Copy every entry. Do not alter a single word.

Data records
★ ★ ★

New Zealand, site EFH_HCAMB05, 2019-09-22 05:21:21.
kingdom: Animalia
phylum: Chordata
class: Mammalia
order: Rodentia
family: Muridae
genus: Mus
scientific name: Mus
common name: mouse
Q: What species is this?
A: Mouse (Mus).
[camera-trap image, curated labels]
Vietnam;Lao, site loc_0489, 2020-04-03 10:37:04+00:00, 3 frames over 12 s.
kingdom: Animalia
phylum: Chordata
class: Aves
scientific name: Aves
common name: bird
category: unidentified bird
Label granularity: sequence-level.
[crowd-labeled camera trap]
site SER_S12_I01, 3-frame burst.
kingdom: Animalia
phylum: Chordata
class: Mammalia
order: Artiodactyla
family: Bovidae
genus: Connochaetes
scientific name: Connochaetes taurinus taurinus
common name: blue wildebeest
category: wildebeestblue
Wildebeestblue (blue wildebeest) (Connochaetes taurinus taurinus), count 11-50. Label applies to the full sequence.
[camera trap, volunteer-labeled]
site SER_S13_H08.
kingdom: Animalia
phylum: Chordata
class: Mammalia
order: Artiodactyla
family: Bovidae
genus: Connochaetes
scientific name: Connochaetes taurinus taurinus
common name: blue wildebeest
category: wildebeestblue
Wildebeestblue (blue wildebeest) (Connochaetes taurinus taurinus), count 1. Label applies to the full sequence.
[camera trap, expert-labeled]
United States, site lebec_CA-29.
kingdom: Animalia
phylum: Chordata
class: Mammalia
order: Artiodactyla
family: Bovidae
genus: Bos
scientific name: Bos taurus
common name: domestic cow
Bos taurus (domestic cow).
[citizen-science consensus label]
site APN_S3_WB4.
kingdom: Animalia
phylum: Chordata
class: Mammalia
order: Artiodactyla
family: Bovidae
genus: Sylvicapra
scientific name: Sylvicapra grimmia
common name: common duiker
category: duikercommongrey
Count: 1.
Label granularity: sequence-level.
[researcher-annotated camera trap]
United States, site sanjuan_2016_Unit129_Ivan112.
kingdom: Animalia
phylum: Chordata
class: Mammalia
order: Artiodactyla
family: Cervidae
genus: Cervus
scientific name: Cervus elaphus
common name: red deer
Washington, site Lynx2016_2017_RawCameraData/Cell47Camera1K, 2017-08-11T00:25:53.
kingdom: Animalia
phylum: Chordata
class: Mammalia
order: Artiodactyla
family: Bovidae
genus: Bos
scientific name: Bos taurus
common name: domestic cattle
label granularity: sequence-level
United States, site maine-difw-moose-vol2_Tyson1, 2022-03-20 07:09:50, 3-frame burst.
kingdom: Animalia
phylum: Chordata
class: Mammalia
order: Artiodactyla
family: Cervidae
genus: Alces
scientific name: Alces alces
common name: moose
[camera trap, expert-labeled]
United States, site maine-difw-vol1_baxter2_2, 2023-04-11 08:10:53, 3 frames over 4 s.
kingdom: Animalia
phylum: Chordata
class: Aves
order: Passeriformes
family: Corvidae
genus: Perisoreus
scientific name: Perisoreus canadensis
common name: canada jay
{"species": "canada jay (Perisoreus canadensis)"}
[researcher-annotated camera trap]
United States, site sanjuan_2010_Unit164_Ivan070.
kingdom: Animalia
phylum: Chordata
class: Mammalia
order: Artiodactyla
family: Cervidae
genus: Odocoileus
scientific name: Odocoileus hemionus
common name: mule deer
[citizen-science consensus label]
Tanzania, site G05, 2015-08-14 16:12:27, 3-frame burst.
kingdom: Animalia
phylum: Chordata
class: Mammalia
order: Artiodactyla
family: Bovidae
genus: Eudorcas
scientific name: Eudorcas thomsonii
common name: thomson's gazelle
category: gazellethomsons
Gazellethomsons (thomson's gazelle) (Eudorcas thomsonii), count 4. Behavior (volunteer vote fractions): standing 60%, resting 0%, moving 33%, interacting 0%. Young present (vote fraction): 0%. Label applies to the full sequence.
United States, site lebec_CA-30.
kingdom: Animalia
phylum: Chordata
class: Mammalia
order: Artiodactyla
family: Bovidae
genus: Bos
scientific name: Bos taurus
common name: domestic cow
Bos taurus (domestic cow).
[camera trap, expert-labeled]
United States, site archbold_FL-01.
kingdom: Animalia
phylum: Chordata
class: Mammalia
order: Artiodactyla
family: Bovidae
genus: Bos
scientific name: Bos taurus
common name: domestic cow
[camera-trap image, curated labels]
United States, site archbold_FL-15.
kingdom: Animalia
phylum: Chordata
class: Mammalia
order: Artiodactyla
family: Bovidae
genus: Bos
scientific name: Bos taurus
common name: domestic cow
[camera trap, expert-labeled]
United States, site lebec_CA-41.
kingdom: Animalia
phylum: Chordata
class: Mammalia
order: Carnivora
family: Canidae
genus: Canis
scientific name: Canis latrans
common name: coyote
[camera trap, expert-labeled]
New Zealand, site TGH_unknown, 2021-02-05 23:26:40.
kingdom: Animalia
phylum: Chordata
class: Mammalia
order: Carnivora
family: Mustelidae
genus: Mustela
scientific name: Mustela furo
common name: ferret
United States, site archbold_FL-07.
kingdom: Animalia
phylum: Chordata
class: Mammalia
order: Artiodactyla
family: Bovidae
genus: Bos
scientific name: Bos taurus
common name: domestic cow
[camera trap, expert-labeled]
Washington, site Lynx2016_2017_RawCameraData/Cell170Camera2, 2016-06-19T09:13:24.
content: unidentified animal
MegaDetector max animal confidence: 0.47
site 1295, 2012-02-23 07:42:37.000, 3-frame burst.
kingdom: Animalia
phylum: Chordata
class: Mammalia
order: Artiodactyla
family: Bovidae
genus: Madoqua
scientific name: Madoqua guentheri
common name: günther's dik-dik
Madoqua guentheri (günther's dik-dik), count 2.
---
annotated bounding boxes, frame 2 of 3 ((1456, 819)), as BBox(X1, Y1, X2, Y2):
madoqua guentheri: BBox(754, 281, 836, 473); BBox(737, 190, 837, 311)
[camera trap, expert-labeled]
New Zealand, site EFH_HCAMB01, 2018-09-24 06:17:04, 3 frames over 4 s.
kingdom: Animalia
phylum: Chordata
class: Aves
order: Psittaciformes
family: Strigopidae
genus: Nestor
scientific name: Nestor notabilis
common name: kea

★ ★ ★

Result
New Zealand, site EFH_HCAMB05, 2019-09-22 05:21:21.
kingdom: Animalia
phylum: Chordata
class: Mammalia
order: Rodentia
family: Muridae
genus: Mus
scientific name: Mus
common name: mouse
Q: What species is this?
A: Mouse (Mus).
[camera-trap image, curated labels]
Vietnam;Lao, site loc_0489, 2020-04-03 10:37:04+00:00, 3 frames over 12 s.
kingdom: Animalia
phylum: Chordata
class: Aves
scientific name: Aves
common name: bird
category: unidentified bird
Label granularity: sequence-level.
[crowd-labeled camera trap]
site SER_S12_I01, 3-frame burst.
kingdom: Animalia
phylum: Chordata
class: Mammalia
order: Artiodactyla
family: Bovidae
genus: Connochaetes
scientific name: Connochaetes taurinus taurinus
common name: blue wildebeest
category: wildebeestblue
Wildebeestblue (blue wildebeest) (Connochaetes taurinus taurinus), count 11-50. Label applies to the full sequence.
[camera trap, volunteer-labeled]
site SER_S13_H08.
kingdom: Animalia
phylum: Chordata
class: Mammalia
order: Artiodactyla
family: Bovidae
genus: Connochaetes
scientific name: Connochaetes taurinus taurinus
common name: blue wildebeest
category: wildebeestblue
Wildebeestblue (blue wildebeest) (Connochaetes taurinus taurinus), count 1. Label applies to the full sequence.
[camera trap, expert-labeled]
United States, site lebec_CA-29.
kingdom: Animalia
phylum: Chordata
class: Mammalia
order: Artiodactyla
family: Bovidae
genus: Bos
scientific name: Bos taurus
common name: domestic cow
Bos taurus (domestic cow).
[citizen-science consensus label]
site APN_S3_WB4.
kingdom: Animalia
phylum: Chordata
class: Mammalia
order: Artiodactyla
family: Bovidae
genus: Sylvicapra
scientific name: Sylvicapra grimmia
common name: common duiker
category: duikercommongrey
Count: 1.
Label granularity: sequence-level.
[researcher-annotated camera trap]
United States, site sanjuan_2016_Unit129_Ivan112.
kingdom: Animalia
phylum: Chordata
class: Mammalia
order: Artiodactyla
family: Cervidae
genus: Cervus
scientific name: Cervus elaphus
common name: red deer
Washington, site Lynx2016_2017_RawCameraData/Cell47Camera1K, 2017-08-11T00:25:53.
kingdom: Animalia
phylum: Chordata
class: Mammalia
order: Artiodactyla
family: Bovidae
genus: Bos
scientific name: Bos taurus
common name: domestic cattle
label granularity: sequence-level
United States, site maine-difw-moose-vol2_Tyson1, 2022-03-20 07:09:50, 3-frame burst.
kingdom: Animalia
phylum: Chordata
class: Mammalia
order: Artiodactyla
family: Cervidae
genus: Alces
scientific name: Alces alces
common name: moose
[camera trap, expert-labeled]
United States, site maine-difw-vol1_baxter2_2, 2023-04-11 08:10:53, 3 frames over 4 s.
kingdom: Animalia
phylum: Chordata
class: Aves
order: Passeriformes
family: Corvidae
genus: Perisoreus
scientific name: Perisoreus canadensis
common name: canada jay
{"species": "canada jay (Perisoreus canadensis)"}
[researcher-annotated camera trap]
United States, site sanjuan_2010_Unit164_Ivan070.
kingdom: Animalia
phylum: Chordata
class: Mammalia
order: Artiodactyla
family: Cervidae
genus: Odocoileus
scientific name: Odocoileus hemionus
common name: mule deer
[citizen-science consensus label]
Tanzania, site G05, 2015-08-14 16:12:27, 3-frame burst.
kingdom: Animalia
phylum: Chordata
class: Mammalia
order: Artiodactyla
family: Bovidae
genus: Eudorcas
scientific name: Eudorcas thomsonii
common name: thomson's gazelle
category: gazellethomsons
Gazellethomsons (thomson's gazelle) (Eudorcas thomsonii), count 4. Behavior (volunteer vote fractions): standing 60%, resting 0%, moving 33%, interacting 0%. Young present (vote fraction): 0%. Label applies to the full sequence.
United States, site lebec_CA-30.
kingdom: Animalia
phylum: Chordata
class: Mammalia
order: Artiodactyla
family: Bovidae
genus: Bos
scientific name: Bos taurus
common name: domestic cow
Bos taurus (domestic cow).
[camera trap, expert-labeled]
United States, site archbold_FL-01.
kingdom: Animalia
phylum: Chordata
class: Mammalia
order: Artiodactyla
family: Bovidae
genus: Bos
scientific name: Bos taurus
common name: domestic cow
[camera-trap image, curated labels]
United States, site archbold_FL-15.
kingdom: Animalia
phylum: Chordata
class: Mammalia
order: Artiodactyla
family: Bovidae
genus: Bos
scientific name: Bos taurus
common name: domestic cow
[camera trap, expert-labeled]
United States, site lebec_CA-41.
kingdom: Animalia
phylum: Chordata
class: Mammalia
order: Carnivora
family: Canidae
genus: Canis
scientific name: Canis latrans
common name: coyote
[camera trap, expert-labeled]
New Zealand, site TGH_unknown, 2021-02-05 23:26:40.
kingdom: Animalia
phylum: Chordata
class: Mammalia
order: Carnivora
family: Mustelidae
genus: Mustela
scientific name: Mustela furo
common name: ferret
United States, site archbold_FL-07.
kingdom: Animalia
phylum: Chordata
class: Mammalia
order: Artiodactyla
family: Bovidae
genus: Bos
scientific name: Bos taurus
common name: domestic cow
[camera trap, expert-labeled]
Washington, site Lynx2016_2017_RawCameraData/Cell170Camera2, 2016-06-19T09:13:24.
content: unidentified animal
MegaDetector max animal confidence: 0.47
site 1295, 2012-02-23 07:42:37.000, 3-frame burst.
kingdom: Animalia
phylum: Chordata
class: Mammalia
order: Artiodactyla
family: Bovidae
genus: Madoqua
scientific name: Madoqua guentheri
common name: günther's dik-dik
Madoqua guentheri (günther's dik-dik), count 2.
---
annotated bounding boxes, frame 2 of 3 ((1456, 819)), as BBox(X1, Y1, X2, Y2):
madoqua guentheri: BBox(754, 281, 836, 473); BBox(737, 190, 837, 311)
[camera trap, expert-labeled]
New Zealand, site EFH_HCAMB01, 2018-09-24 06:17:04, 3 frames over 4 s.
kingdom: Animalia
phylum: Chordata
class: Aves
order: Psittaciformes
family: Strigopidae
genus: Nestor
scientific name: Nestor notabilis
common name: kea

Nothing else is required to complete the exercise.